- **Problem description**
Copy the items below with "dolphin relief carving" swapped for "carved dolphin panel" wherever it occurs, leaving everything else unchanged. Leave the pictures out of your answer.

- **Given data**

# # # #

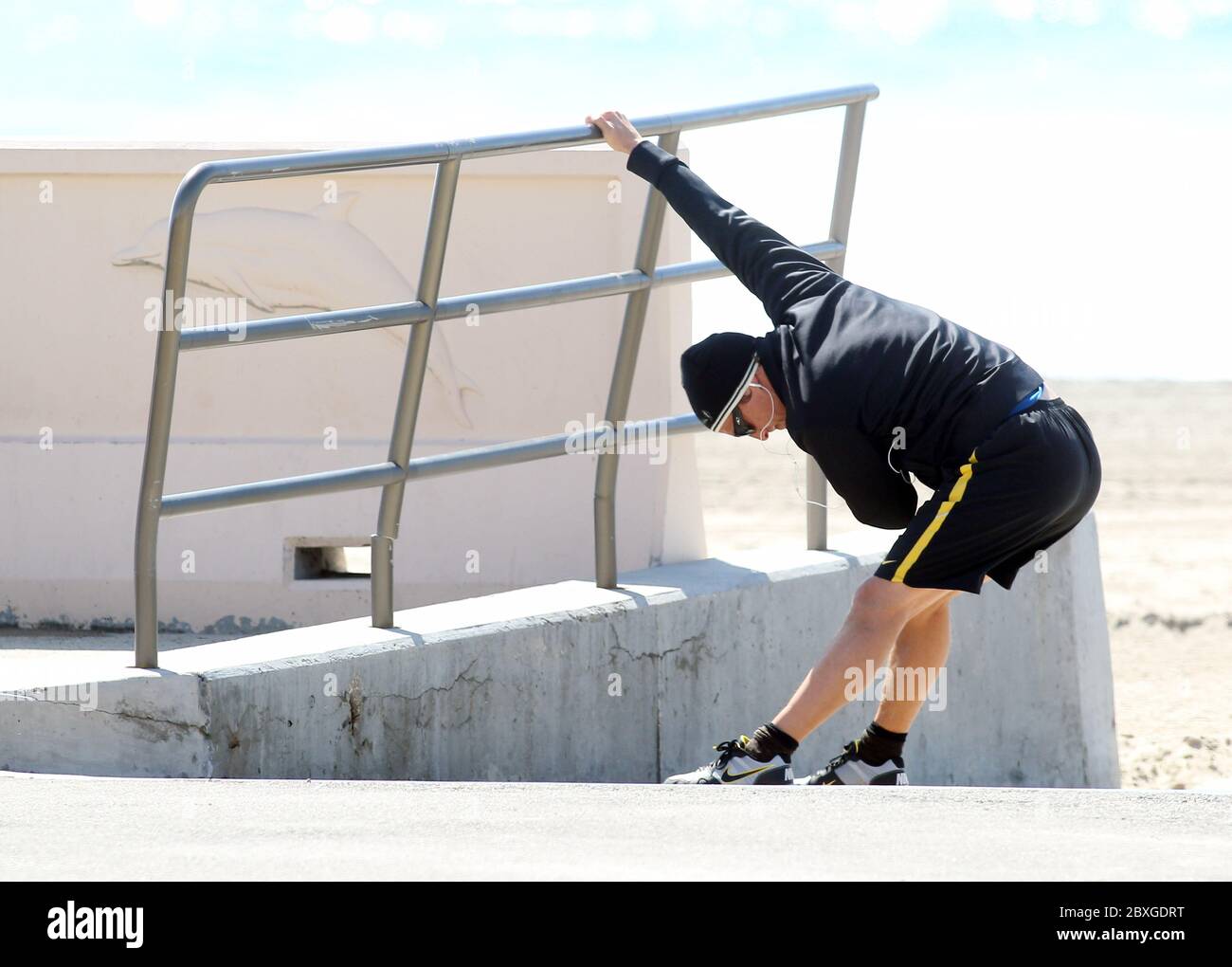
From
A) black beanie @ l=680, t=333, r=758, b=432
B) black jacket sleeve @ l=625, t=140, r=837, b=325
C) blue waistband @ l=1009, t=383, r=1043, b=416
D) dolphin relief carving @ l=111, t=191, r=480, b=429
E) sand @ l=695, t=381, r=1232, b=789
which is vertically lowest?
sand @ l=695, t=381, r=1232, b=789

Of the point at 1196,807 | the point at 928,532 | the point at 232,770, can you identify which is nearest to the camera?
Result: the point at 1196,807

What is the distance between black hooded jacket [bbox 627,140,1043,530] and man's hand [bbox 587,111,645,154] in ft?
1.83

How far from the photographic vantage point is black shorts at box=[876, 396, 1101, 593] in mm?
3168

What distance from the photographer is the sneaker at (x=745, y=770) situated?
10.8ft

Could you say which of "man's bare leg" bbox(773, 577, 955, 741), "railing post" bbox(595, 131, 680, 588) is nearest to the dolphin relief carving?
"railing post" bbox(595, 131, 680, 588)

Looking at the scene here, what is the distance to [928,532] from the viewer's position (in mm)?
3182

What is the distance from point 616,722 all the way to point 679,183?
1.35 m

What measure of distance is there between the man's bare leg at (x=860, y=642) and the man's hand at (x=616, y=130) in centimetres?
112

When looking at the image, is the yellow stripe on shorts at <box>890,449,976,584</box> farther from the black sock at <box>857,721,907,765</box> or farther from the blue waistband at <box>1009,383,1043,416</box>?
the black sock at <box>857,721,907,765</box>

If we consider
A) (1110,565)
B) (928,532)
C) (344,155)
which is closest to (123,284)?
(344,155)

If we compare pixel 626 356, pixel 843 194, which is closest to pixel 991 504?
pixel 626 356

# # # #

- **Exercise output**
From
A) black beanie @ l=680, t=333, r=758, b=432
B) black jacket sleeve @ l=625, t=140, r=837, b=325
C) blue waistband @ l=1009, t=383, r=1043, b=416
D) carved dolphin panel @ l=111, t=191, r=480, b=429
E) sand @ l=695, t=381, r=1232, b=789
which is vertically lowest?
sand @ l=695, t=381, r=1232, b=789

Of the point at 1196,807 | the point at 928,532 | the point at 232,770, can you identify which is nearest to the camera?
Result: the point at 1196,807

What is the distance between black hooded jacket [bbox 627,140,1043,530] and man's hand [bbox 587,111,645,154] in ft?
1.83

How far from the photographic vantage point is black shorts at box=[876, 396, 1101, 593] in mm?
3168

What distance from the photographer is the sneaker at (x=745, y=770) situated?
10.8ft

Could you say which of "man's bare leg" bbox(773, 577, 955, 741), "railing post" bbox(595, 131, 680, 588) is nearest to the carved dolphin panel?
"railing post" bbox(595, 131, 680, 588)

Looking at the scene here, what is the distance to [928,532] from the viewer's position (in mm)?
3182

What is the distance from point 616,722 all the way to point 679,183?
1.35 m

What measure of distance is there between the man's bare leg at (x=860, y=642) and the man's hand at (x=616, y=130) in centimetres?
112

When looking at the image, is the yellow stripe on shorts at <box>890,449,976,584</box> farther from the black sock at <box>857,721,907,765</box> or farther from the blue waistband at <box>1009,383,1043,416</box>?
the black sock at <box>857,721,907,765</box>

If we consider
A) (1110,565)
B) (928,532)
C) (344,155)
which is closest to (123,284)?
(344,155)

If we compare pixel 626 356, pixel 843 194, which is closest to pixel 991 504?
pixel 626 356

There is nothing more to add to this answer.